When done properly, a squat is one of the most effective moves an athlete can do. Form is the absolute most important part of a squat, in order to strengthen the right areas and avoid injury. The speed throughout your maneuver should be constant - meaning use the same speed coming up as you did going down. From the side, when you are at the bottom of your squat, it should almost look like you're sitting in a chair. It is crucial to keep your knees from extending passed the front of your toes. As you're squatting, you want to force your weight down into and through your heels, so that you are able to wiggle your toes at any point during the move. Throughout the entire move, you need to brace your core to avoid back strain, and when you get to the top of the squat, squeeze your butt cheeks together. Then release your muscles, and repeat.
There are several variations available to make a great squat routine.
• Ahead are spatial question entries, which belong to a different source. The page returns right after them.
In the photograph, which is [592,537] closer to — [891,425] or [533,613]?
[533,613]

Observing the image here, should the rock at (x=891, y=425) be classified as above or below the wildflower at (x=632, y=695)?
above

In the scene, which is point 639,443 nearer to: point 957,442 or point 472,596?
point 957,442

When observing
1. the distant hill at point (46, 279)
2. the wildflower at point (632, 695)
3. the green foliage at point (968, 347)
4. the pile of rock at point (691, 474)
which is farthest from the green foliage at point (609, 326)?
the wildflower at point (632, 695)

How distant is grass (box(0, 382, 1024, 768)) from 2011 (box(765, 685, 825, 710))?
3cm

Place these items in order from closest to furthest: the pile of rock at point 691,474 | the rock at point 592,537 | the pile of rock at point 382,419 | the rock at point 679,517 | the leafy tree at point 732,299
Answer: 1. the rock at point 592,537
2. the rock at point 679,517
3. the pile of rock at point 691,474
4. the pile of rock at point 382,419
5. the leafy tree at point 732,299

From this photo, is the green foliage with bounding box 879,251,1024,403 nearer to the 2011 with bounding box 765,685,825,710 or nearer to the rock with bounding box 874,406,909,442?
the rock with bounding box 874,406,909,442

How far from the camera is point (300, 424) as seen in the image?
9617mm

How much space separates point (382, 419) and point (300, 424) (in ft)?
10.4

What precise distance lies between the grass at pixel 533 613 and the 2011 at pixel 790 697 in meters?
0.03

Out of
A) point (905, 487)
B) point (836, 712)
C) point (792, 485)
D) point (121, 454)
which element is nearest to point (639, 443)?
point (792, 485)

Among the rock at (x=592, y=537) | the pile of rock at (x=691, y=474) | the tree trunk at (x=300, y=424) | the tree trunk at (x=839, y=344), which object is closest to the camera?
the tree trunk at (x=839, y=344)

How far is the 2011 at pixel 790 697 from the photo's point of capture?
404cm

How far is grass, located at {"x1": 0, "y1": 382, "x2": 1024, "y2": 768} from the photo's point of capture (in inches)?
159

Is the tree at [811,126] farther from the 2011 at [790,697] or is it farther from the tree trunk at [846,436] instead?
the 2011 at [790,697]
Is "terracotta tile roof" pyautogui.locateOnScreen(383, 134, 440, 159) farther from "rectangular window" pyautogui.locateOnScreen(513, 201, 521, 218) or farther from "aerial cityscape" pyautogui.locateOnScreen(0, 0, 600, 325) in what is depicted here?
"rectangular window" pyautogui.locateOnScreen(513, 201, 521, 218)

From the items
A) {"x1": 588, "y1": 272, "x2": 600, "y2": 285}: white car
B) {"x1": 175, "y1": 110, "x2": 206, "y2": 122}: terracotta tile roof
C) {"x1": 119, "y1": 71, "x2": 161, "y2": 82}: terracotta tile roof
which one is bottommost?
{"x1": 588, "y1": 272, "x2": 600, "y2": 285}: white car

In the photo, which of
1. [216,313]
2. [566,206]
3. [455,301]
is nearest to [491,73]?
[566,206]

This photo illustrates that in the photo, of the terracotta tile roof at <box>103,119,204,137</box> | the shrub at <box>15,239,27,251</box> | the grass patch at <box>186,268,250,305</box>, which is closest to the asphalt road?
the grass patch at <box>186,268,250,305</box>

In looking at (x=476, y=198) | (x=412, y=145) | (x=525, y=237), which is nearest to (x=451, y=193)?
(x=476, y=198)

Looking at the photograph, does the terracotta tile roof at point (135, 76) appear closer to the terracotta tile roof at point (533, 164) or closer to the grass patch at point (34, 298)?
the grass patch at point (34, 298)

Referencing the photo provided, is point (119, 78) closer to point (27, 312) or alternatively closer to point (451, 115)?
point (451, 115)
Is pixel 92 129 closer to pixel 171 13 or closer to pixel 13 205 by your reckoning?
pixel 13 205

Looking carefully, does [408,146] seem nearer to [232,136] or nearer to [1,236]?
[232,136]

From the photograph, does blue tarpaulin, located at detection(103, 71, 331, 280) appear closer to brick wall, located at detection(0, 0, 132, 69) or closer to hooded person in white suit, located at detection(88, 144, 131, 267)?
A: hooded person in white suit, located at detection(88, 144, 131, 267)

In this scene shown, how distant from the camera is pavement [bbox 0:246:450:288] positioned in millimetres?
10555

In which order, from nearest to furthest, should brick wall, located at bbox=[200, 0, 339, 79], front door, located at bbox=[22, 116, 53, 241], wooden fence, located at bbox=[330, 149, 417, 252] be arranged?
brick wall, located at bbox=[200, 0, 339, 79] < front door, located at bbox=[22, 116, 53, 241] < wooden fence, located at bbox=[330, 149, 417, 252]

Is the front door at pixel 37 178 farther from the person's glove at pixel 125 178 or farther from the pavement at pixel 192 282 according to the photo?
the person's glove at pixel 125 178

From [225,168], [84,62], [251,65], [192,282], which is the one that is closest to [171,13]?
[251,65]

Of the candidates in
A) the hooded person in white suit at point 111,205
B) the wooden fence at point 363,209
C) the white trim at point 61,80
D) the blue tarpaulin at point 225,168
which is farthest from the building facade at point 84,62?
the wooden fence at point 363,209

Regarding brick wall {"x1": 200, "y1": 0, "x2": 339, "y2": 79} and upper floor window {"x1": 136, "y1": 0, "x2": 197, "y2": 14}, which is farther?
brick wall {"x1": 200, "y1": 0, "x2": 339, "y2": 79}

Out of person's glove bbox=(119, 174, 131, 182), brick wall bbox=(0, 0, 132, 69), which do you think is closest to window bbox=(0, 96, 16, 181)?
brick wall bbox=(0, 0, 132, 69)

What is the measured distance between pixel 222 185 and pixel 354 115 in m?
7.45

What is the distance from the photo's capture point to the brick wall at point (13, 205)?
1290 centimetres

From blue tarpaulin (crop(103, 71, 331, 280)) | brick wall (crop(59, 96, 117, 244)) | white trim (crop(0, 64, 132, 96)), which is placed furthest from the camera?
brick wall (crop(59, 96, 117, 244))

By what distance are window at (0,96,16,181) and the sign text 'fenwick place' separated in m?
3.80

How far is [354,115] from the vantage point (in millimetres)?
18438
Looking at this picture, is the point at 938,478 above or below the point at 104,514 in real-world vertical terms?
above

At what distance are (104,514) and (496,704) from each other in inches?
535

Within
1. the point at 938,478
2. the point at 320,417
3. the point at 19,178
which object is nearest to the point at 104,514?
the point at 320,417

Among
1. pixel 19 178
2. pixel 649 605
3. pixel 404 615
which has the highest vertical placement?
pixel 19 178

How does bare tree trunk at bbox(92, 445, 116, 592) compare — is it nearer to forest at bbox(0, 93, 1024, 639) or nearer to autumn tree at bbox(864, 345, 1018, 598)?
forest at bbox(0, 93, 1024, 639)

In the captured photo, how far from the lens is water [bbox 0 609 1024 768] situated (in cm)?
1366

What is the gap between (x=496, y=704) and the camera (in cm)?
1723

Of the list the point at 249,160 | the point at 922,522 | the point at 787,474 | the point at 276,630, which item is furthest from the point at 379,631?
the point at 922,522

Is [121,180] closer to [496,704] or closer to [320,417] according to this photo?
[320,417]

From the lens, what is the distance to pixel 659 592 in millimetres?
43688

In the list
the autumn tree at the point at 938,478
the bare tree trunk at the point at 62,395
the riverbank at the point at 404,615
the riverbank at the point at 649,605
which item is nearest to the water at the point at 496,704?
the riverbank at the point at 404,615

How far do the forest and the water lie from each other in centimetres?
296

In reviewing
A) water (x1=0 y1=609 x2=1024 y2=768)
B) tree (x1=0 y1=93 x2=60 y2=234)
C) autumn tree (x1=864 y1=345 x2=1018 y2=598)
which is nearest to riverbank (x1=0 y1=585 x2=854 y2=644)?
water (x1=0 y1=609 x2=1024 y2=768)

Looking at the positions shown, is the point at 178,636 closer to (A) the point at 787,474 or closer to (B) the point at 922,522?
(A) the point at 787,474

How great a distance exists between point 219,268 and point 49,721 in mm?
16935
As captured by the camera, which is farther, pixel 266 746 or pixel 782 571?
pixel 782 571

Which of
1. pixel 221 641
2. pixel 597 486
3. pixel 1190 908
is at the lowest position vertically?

Consider alternating the distance between your feet, your speed as your rise and fall, and the option to hold the squat at the bottom for varying lengths of time. Additionally, you can stop at any point in your rise and fall, hold for a couple seconds, and continue. This will correlate to a stronger leg in the saddle.
Planks can pack a real punch! Essentially you are bracing your entire core and holding it for as long as you can. Keep in mind, with almost any exercise the form is key. Your back needs to be straight, no sway backs! You don't want your butt in the air, and you need to hold your head and neck level with the rest of your body.
There are endless variations of planks to continue to challenge yourself - here is a list of 47 variations to try! >> greatist.com/move/plank-variations-for-core-strength << A strong core will correlate to a better posture and more secure seat in the saddle.
3. Core Stretches
In combination with working your core, you want to stretch it as well to increase mobility while increasing strength. There are three great poses highlighted in the article here >> http://ellavateyoga.com/poses/virabhadrasana-ii-warrior-ii-pose-2/ << that you should work into your nightly routine! Fitness magazine says it is an eight minute workout, I think you can squeeze it in! Cow pose; you're on your hands and knees inhaling while arching your back down and lifting your chin. Cat pose; you're on your hands and knees exhale while bracing your core and tucking your head down. Child's pose; you're starting on your hands and knees and you're going to shift your weight back to rest your rear in between your heels with your forearms on the ground. You need to do one of each pose, making it a set of 3, and repeat at least 5 times. These stretches will prevent you from becoming stiff and bracey in the saddle.
4. Warrior Pose
Yoga is known as a workout requiring a teamwork between body and mind. Pilates and yoga are both a great workout for any rider, however we’re focusing on the warrior pose, technically Warrior II, which is demonstrated here >> http://ellavateyoga.com/poses/virabhadrasana-ii-warrior-ii-pose-2/ << because it will help you to open up your hips and also stretch your hip flexors. This pose will correlate to a longer deeper leg, and a more relaxed, secure seat in the saddle.
As with any workout, be sure you are in the physical condition that allows you to safely complete these exercises. Gradually introduce yourself to any new workout routine, and take breaks as you feel necessary. You want to push yourself to be better, but you don’t want to injure yourself.